> WHAT IS REQUIRED:
Everything from the line that holds "Minifigure Helmet - Plague Doctor Mask" to the end of the entries below should be printed again, word for word, and nothing more.

> DATA SUPPLIED:

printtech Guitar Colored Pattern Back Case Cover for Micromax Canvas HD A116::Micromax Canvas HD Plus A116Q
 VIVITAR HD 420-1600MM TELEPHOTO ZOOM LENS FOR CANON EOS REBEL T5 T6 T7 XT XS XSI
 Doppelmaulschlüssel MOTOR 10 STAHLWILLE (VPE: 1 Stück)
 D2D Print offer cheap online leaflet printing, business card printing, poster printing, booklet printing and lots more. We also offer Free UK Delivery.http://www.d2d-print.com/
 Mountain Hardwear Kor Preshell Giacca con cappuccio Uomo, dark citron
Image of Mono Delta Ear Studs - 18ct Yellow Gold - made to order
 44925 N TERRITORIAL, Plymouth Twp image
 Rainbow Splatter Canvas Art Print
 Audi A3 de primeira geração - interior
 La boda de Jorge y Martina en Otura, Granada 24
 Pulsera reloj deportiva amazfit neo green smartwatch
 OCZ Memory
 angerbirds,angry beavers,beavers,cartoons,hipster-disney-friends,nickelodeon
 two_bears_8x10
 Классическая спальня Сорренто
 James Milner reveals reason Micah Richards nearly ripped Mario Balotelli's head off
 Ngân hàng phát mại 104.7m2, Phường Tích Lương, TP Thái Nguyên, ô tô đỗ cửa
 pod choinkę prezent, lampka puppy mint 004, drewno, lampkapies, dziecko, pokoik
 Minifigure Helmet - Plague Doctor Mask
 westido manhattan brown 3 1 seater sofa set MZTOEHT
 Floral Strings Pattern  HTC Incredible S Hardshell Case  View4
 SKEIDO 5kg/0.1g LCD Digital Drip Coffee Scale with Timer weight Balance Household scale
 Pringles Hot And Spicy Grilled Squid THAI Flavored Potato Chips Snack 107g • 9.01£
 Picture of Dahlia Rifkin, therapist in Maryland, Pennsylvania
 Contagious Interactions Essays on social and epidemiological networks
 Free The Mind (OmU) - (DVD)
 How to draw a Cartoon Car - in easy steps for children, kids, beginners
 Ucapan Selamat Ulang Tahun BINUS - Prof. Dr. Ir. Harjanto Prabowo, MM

> PROBLEM SOLUTION:
 Minifigure Helmet - Plague Doctor Mask
 westido manhattan brown 3 1 seater sofa set MZTOEHT
 Floral Strings Pattern  HTC Incredible S Hardshell Case  View4
 SKEIDO 5kg/0.1g LCD Digital Drip Coffee Scale with Timer weight Balance Household scale
 Pringles Hot And Spicy Grilled Squid THAI Flavored Potato Chips Snack 107g • 9.01£
 Picture of Dahlia Rifkin, therapist in Maryland, Pennsylvania
 Contagious Interactions Essays on social and epidemiological networks
 Free The Mind (OmU) - (DVD)
 How to draw a Cartoon Car - in easy steps for children, kids, beginners
 Ucapan Selamat Ulang Tahun BINUS - Prof. Dr. Ir. Harjanto Prabowo, MM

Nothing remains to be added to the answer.